===== PASSAGE SHOWN =====

Five hundred
years ago, Florence was the heart and nerve centre of European culture and
life, it was from the 14th through the 16th centuries
that many of the most important developments in art, science, literature, and
architecture took place. Considered one of the richest and most beautiful
cities in western civilisation, Florence remains to be seen and experienced by
today’s awestruck visitors much as it was then.
Florence is
no longer the axis around which the cultural world revolves, but the taste,
elegance, and aesthetic sensibility that marked the renaissance are still alive
and well. Today, the city boasts Europe’s richest concentration or artistic
wealth, a great deal of which can be seen or sensed without even entering any
of its myriad world-class museums. Elegant young Florentines hurry down the
narrow cobblestone streets, across the spacious stone-paved piazza, and past
the great august palazzi with the same confidence and pride as their forebears.

===== RECORD EXTRACTS =====

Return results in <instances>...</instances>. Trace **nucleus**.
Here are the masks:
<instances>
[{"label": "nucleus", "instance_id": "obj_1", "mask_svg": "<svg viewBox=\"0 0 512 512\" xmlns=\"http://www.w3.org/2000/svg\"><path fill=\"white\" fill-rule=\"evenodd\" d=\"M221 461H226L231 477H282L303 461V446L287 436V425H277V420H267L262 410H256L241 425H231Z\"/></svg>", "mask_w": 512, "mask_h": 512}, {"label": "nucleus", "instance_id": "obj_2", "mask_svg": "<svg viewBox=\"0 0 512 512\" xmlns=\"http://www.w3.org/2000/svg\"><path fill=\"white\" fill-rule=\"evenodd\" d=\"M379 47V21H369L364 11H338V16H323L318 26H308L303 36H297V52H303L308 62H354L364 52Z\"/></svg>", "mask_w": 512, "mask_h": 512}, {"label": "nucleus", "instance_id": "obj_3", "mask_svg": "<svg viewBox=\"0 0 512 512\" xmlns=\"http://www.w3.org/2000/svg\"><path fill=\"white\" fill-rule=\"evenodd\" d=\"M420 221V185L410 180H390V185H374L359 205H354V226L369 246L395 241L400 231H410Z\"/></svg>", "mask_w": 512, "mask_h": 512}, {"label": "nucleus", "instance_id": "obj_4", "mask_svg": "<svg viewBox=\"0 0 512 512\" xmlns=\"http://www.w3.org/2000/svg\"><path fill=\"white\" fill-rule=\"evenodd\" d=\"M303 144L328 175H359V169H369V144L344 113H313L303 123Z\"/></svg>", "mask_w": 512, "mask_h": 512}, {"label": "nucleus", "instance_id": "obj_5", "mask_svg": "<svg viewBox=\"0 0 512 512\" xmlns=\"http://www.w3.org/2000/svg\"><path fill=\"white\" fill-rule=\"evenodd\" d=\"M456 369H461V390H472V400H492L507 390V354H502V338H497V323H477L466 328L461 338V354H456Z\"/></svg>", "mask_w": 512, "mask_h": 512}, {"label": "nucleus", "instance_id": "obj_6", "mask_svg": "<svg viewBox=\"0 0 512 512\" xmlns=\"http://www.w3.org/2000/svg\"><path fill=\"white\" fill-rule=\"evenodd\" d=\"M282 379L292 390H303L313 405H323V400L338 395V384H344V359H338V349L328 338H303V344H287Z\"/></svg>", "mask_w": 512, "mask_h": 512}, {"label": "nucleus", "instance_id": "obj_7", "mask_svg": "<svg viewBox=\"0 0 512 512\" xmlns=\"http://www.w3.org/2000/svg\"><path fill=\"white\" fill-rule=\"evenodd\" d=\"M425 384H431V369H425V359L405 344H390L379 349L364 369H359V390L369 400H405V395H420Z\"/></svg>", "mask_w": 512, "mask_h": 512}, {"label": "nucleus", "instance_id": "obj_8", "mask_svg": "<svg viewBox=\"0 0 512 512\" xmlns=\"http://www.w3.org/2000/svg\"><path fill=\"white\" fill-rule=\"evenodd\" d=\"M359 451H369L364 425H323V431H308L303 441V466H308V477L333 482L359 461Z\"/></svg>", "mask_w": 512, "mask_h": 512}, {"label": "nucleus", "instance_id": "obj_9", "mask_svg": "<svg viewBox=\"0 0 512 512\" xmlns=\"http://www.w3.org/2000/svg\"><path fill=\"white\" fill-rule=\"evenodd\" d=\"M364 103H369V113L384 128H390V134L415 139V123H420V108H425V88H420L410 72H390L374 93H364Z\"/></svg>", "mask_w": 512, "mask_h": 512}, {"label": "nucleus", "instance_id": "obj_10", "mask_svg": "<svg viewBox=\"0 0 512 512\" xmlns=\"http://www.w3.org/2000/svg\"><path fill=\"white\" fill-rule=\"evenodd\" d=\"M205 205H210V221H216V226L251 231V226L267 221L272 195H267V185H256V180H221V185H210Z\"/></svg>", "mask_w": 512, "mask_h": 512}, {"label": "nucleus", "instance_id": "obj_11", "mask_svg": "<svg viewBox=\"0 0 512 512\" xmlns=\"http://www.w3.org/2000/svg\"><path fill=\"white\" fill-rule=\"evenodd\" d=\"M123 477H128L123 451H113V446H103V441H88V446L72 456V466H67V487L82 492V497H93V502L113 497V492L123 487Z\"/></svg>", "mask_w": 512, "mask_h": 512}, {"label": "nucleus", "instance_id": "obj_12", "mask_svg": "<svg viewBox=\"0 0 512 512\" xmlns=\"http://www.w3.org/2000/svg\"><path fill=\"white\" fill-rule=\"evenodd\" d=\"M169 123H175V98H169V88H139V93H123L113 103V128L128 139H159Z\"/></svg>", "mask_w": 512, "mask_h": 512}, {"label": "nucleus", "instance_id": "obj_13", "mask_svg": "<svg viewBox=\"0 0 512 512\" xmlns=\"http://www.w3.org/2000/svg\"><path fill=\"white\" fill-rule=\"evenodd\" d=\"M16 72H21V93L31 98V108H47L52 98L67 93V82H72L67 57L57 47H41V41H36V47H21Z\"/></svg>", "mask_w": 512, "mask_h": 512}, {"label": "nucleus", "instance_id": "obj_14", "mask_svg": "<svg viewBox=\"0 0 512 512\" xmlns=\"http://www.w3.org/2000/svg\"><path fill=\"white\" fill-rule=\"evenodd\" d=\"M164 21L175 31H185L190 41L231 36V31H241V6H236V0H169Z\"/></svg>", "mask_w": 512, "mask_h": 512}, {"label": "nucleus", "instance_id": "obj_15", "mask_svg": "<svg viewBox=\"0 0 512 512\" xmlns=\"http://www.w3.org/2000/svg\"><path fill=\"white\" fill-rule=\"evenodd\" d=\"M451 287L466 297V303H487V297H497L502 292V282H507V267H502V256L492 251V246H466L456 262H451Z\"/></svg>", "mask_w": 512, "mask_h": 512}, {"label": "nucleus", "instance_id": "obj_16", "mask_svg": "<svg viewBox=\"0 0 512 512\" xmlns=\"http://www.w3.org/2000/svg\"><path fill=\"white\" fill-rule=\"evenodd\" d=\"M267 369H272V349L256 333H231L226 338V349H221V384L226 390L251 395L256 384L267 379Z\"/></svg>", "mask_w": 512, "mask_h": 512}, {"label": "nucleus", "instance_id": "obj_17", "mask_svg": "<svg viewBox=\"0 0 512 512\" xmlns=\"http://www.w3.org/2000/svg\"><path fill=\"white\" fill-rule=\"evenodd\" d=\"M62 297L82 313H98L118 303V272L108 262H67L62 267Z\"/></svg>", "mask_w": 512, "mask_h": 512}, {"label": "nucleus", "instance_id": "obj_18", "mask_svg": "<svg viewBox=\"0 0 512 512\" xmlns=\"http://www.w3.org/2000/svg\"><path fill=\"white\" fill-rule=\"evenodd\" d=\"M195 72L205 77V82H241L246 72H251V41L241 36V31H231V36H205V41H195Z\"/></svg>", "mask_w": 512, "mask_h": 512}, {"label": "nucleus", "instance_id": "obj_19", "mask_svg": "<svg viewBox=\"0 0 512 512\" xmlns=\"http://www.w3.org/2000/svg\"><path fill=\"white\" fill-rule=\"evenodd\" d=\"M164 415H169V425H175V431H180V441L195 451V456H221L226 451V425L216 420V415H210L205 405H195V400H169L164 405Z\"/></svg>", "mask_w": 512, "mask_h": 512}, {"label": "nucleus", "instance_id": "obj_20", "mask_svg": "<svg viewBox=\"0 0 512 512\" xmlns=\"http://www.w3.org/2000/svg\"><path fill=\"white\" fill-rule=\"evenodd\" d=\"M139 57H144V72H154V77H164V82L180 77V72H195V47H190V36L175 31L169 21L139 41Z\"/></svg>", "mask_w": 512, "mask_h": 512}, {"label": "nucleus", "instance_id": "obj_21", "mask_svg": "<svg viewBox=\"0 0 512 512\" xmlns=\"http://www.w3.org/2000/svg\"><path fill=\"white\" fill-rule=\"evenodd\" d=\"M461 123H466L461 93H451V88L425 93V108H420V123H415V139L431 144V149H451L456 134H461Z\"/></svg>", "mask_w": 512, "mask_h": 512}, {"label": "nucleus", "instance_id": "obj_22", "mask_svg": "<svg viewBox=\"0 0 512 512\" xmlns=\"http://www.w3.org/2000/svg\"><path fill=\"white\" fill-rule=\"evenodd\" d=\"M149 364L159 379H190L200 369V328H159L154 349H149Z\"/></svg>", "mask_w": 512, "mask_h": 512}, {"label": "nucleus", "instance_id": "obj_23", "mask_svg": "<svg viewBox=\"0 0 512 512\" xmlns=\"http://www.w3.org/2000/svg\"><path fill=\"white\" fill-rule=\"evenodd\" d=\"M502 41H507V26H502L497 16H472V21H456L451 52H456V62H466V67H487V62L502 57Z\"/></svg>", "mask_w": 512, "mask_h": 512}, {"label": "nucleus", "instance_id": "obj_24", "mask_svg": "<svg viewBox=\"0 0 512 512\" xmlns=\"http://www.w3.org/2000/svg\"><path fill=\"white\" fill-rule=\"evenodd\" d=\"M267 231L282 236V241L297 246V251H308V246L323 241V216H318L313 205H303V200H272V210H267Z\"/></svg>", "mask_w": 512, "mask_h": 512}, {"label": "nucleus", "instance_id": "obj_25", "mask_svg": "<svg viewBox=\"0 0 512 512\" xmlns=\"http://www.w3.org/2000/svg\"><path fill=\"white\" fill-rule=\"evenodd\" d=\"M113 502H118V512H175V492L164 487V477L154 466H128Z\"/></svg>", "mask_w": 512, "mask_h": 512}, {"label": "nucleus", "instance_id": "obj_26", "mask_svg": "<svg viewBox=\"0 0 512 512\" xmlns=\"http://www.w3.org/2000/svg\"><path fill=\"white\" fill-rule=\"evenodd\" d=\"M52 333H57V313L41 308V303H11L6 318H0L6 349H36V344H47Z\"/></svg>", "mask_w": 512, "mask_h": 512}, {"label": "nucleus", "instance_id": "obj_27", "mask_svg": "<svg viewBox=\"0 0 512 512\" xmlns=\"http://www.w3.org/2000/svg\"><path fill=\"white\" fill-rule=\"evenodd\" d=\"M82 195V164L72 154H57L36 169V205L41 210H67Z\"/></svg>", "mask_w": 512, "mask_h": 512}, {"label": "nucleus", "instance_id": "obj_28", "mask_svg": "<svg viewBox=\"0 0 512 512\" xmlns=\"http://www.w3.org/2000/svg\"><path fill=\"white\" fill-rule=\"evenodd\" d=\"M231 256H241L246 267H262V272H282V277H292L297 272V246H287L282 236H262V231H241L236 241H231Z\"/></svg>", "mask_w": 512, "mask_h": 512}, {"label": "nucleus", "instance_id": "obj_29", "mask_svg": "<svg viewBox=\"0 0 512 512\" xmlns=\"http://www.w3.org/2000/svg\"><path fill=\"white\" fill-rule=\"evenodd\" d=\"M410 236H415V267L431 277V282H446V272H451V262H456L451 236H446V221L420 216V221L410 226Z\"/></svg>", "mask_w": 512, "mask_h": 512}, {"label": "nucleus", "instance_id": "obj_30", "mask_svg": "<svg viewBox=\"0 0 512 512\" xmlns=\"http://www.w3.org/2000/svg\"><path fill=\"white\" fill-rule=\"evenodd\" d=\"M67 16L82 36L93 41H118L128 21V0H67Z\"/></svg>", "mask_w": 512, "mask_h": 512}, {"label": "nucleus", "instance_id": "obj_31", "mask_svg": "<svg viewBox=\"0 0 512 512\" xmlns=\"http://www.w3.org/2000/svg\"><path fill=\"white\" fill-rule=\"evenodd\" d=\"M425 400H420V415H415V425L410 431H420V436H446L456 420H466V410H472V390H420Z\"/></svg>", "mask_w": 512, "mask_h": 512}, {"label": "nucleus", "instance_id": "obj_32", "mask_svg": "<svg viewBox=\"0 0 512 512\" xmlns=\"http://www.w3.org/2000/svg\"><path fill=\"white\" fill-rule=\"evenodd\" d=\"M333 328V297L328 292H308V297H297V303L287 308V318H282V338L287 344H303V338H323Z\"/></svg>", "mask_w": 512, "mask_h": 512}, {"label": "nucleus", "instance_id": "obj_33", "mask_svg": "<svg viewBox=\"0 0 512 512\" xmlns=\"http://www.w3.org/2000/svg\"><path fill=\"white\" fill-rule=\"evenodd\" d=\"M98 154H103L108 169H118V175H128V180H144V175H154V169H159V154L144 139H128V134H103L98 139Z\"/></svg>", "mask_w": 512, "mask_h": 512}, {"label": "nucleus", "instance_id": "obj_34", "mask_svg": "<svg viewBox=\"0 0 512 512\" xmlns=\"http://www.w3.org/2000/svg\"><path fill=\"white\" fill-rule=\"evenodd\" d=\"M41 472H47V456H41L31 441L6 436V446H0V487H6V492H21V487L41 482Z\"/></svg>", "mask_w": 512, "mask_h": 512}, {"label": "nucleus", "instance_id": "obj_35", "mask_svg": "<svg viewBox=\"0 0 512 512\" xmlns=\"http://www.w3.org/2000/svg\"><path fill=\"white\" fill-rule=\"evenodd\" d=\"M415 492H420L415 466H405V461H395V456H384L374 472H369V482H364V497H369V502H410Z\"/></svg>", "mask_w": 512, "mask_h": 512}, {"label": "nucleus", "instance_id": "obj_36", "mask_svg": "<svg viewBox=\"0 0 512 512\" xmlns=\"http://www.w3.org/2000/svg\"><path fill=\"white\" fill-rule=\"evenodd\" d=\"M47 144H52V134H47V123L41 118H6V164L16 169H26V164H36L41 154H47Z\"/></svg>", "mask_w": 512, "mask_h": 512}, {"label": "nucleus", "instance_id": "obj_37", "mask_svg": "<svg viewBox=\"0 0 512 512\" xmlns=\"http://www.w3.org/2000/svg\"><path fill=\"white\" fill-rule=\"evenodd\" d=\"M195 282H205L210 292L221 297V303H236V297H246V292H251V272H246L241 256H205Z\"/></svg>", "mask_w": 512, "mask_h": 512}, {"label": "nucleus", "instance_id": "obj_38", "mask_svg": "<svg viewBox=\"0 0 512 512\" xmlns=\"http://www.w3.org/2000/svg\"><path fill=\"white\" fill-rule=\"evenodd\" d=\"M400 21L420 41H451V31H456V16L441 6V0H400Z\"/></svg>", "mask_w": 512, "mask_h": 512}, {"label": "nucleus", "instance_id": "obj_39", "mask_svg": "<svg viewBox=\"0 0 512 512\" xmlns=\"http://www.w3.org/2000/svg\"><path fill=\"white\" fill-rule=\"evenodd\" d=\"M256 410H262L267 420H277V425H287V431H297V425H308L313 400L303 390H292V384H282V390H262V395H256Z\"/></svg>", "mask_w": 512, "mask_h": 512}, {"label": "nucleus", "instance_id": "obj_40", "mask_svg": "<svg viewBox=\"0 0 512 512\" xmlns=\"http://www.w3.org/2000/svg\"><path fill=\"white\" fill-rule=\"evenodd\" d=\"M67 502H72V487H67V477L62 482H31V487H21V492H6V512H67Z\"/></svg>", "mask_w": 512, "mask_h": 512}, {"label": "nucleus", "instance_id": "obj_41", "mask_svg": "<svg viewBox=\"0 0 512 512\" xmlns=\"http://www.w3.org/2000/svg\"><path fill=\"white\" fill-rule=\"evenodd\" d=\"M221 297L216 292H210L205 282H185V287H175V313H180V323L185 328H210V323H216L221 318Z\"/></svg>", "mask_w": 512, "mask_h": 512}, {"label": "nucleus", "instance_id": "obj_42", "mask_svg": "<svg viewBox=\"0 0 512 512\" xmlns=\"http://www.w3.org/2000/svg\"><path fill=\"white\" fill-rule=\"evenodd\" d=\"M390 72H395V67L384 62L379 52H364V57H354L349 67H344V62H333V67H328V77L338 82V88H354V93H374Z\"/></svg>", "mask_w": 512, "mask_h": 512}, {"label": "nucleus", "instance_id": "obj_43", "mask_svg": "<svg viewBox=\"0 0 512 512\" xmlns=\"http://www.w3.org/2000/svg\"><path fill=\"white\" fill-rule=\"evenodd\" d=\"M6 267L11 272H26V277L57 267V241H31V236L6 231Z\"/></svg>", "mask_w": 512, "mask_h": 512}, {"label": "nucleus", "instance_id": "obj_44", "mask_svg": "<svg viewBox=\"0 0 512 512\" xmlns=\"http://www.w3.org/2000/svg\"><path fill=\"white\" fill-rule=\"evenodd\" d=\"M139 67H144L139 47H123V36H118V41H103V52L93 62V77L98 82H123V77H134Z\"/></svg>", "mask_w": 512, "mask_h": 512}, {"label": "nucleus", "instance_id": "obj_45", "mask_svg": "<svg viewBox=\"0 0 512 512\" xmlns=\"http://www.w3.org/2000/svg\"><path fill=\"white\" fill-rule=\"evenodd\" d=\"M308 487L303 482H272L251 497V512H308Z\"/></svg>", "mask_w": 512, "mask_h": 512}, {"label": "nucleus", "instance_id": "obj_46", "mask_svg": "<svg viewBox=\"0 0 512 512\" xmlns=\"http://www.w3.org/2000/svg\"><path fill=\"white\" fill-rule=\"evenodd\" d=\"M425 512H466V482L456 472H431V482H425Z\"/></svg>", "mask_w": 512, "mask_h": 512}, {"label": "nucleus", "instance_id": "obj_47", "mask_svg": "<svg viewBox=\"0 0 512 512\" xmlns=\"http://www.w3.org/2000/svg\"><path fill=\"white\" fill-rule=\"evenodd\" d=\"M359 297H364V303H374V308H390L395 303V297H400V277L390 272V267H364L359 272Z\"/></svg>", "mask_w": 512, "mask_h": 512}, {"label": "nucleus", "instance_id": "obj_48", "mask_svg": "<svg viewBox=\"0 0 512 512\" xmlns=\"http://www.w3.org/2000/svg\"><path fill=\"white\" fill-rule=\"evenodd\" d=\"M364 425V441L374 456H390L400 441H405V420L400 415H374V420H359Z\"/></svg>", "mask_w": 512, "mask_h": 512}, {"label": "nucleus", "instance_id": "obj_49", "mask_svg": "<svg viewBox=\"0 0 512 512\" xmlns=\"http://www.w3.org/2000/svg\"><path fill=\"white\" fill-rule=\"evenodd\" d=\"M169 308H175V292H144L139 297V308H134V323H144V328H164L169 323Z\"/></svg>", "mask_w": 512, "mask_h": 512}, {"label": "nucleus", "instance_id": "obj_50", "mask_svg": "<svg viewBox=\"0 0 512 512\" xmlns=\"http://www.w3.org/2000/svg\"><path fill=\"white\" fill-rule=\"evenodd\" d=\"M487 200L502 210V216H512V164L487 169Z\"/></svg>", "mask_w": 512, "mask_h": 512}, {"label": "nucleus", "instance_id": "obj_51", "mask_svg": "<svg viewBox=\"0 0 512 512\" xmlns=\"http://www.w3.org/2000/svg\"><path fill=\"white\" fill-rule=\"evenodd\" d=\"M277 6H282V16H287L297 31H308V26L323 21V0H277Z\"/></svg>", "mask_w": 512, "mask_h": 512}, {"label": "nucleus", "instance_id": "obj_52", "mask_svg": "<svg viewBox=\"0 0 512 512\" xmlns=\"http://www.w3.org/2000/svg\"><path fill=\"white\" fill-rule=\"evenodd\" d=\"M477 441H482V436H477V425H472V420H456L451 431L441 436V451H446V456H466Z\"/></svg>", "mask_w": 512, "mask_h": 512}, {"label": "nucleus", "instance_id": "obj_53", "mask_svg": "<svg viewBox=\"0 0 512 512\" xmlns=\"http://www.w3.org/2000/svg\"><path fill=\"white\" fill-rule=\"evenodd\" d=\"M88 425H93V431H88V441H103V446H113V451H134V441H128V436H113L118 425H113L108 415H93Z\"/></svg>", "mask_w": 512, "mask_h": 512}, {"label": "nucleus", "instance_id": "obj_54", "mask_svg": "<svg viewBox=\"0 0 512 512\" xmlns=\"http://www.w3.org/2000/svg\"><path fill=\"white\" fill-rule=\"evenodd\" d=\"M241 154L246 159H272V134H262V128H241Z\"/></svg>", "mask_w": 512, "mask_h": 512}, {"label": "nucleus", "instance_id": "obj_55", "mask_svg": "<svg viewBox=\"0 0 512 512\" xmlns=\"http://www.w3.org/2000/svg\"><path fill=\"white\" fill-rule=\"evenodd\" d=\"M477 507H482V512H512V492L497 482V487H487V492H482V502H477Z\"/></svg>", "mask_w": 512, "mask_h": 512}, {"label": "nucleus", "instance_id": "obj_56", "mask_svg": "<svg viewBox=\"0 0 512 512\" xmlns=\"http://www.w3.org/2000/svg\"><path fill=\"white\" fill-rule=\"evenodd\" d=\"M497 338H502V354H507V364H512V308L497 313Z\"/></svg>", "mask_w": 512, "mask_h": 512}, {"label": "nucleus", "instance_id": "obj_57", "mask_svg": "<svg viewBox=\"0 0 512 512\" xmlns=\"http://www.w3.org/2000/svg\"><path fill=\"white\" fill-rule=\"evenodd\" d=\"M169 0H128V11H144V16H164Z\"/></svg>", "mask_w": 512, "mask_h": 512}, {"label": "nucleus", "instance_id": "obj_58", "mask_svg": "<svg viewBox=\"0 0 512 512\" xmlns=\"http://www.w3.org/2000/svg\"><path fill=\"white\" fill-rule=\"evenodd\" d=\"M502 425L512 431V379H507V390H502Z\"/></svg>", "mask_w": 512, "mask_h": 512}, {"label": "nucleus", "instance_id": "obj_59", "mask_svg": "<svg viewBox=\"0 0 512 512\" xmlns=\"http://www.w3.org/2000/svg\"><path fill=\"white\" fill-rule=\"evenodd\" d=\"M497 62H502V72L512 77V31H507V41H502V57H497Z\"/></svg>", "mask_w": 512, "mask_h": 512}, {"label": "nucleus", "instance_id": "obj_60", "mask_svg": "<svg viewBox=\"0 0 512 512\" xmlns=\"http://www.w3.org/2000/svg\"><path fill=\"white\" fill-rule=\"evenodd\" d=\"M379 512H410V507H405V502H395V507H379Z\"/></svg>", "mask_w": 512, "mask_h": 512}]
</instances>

=====

## EXPLORE THE MATERIAL
a) Say whether each statement below agrees with the passage on Florence above, answering yes or no and quoting the words of the passage that decide it. (i) Many of the most important developments in art, science, literature, and architecture took place from the 14th through the 16th centuries. (ii) Florence is still the axis around which the cultural world revolves. (iii) Much of the city's artistic wealth can be seen only by entering its museums.
b) Retype part of the passage on Florence above word for word, beginning at the words "Florence is" and stopping after "as their forebears.".

## ANSWERS TO THE TASKS
a)
(i) Yes: "it was from the 14th through the 16th centuries that many of the most important developments in art, science, literature, and architecture took place."
(ii) No: "Florence is no longer the axis around which the cultural world revolves"
(iii) No: "a great deal of which can be seen or sensed without even entering any of its myriad world-class museums."

b)
Florence is
no longer the axis around which the cultural world revolves, but the taste,
elegance, and aesthetic sensibility that marked the renaissance are still alive
and well. Today, the city boasts Europe’s richest concentration or artistic
wealth, a great deal of which can be seen or sensed without even entering any
of its myriad world-class museums. Elegant young Florentines hurry down the
narrow cobblestone streets, across the spacious stone-paved piazza, and past
the great august palazzi with the same confidence and pride as their forebears.